International Exchange Inc. (ICE), the owner and operator of the New York Stock Exchange (NYSE) is keeping an eye on the nascent cryptocurrency trading markets.
Speaking with Bloomberg, Jeffrey Sprecher, ICE’s chief executive, said that it is imprudent to discount cryptocurrencies and that he won’t rule out the possibility of launching cryptocurrency future contracts on one of the exchange operator’s trading platforms.
“There is a trend here we can’t ignore in my mind, so I don’t discount it,” Sprecher said. “People put more faith in a guy named Satoshi Nakamoto that no one has ever met than they do in the US Fed.”
“It’s early days,” but “People are more comfortable in technology than the institutions of government and society that I grew up with,” he said. “I wouldn’t rule out anything around currency.”

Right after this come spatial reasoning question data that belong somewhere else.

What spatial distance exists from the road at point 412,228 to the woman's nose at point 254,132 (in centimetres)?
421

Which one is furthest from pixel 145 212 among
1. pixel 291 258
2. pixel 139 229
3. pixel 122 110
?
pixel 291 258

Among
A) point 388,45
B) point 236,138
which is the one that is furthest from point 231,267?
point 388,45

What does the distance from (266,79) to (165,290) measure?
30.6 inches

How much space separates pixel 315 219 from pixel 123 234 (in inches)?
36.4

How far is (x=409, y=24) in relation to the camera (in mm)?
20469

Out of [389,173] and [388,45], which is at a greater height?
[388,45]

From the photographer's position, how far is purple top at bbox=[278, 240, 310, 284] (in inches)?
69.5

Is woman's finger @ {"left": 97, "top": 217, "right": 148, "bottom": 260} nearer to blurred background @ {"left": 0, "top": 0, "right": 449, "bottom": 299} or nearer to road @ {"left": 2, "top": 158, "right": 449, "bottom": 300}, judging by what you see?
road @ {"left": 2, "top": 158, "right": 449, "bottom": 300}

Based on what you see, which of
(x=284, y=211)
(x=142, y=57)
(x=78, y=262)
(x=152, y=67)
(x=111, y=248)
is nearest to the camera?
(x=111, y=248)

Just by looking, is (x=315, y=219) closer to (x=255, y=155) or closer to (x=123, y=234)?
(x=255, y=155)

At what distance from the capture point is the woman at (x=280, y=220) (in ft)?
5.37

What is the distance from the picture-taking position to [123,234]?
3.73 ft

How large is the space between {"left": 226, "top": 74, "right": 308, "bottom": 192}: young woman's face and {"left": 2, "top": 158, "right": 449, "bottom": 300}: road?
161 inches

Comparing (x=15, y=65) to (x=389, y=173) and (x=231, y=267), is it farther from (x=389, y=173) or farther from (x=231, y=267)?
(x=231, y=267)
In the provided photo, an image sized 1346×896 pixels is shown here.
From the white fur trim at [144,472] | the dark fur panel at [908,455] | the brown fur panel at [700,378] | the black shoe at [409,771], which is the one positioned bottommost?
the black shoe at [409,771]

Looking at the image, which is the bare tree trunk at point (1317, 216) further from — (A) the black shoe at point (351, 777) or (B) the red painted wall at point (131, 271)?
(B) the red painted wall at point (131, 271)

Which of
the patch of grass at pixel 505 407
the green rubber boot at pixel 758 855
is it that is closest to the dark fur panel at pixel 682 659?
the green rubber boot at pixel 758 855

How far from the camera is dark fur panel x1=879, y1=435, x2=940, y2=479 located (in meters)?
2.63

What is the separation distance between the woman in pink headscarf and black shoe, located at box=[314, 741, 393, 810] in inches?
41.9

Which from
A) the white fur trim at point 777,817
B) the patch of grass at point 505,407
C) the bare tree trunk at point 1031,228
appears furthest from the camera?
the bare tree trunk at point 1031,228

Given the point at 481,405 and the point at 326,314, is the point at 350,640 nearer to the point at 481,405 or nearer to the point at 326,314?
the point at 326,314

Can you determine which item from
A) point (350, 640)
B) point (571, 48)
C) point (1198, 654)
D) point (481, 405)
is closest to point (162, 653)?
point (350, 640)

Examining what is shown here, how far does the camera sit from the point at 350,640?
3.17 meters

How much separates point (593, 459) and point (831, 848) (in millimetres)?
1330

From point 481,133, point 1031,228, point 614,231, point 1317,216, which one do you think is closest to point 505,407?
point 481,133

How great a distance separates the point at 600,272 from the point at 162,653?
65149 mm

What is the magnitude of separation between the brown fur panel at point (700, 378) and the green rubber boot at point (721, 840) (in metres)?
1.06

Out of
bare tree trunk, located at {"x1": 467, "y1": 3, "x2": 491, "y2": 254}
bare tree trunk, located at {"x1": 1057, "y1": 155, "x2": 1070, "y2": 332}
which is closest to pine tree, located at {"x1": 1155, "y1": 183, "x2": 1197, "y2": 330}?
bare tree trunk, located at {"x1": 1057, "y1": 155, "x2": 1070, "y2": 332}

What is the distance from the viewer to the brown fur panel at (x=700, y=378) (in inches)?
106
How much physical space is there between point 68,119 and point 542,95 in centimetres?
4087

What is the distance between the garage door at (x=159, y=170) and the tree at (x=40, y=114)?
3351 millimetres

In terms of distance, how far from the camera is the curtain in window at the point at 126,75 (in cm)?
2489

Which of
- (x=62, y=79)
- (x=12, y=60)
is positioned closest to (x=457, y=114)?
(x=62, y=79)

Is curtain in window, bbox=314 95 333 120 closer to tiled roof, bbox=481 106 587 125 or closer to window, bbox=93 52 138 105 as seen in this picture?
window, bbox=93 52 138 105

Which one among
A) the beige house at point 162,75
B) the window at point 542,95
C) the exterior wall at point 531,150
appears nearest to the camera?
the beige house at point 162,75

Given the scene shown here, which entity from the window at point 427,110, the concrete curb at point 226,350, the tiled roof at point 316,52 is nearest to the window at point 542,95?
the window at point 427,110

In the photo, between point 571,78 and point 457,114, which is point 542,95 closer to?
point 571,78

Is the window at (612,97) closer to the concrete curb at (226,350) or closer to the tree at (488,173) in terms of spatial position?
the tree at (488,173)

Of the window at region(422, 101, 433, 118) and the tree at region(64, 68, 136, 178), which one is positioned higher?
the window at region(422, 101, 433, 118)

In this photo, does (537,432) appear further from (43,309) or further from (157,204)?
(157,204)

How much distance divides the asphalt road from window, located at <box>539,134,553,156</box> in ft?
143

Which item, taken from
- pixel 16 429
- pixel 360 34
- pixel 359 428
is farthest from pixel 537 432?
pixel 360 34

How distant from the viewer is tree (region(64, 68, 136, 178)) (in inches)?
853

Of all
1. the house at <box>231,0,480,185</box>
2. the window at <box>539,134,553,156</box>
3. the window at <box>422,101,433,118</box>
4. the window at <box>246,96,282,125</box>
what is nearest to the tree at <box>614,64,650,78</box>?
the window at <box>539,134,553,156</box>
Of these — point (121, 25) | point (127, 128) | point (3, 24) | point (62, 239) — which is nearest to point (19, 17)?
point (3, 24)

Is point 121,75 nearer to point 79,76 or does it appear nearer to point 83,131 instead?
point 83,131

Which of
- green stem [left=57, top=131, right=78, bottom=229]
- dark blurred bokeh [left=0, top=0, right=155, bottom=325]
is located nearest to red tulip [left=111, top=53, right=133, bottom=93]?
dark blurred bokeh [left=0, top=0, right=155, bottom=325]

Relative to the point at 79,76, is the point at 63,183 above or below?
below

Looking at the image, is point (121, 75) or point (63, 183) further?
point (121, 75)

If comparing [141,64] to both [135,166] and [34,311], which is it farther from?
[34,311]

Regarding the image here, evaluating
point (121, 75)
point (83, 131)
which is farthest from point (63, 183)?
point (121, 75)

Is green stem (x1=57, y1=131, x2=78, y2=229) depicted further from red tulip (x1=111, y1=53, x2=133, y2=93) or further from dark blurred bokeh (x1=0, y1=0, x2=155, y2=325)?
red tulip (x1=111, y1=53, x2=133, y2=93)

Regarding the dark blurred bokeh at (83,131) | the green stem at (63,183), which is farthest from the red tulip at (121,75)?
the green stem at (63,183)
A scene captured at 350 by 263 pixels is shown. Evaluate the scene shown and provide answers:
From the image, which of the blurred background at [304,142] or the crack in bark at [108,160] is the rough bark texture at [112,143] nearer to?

It’s notable that the downturn has not caused ICE to view the cryptocurrency markets with incredulity.
While it’s true that the firm recently partnered with cryptocurrency startup Blockstream to launch a cryptocurrency data feed marketed at institutional clients, it had also been hesitant to jump on the Bitcoin futures bandwagon even at the height of the fourth-quarter market rally.
Currently, Bitcoin futures are available on two US exchanges — CBOE and CME, both of which are headquartered in Chicago — while the Colorado-based LedgerX has also launched a small line of Bitcoin derivatives. Other exchanges — including Nasdaq — are toying with launching cryptocurrency-based products, though such discussions have cooled off in recent months along with the overall cryptocurrency market.
Last month, the Securities and Exchange Commission (SEC) quietly began considering an ICE proposal from December 2017 that would allow the company to list two Bitcoin ETFs on NYSE Arca, a move that would likely introduce an entirely new class of retail investors to the cryptocurrency marketplace, albeit through vehicles that provide indirect exposure to the flagship cryptocurrency.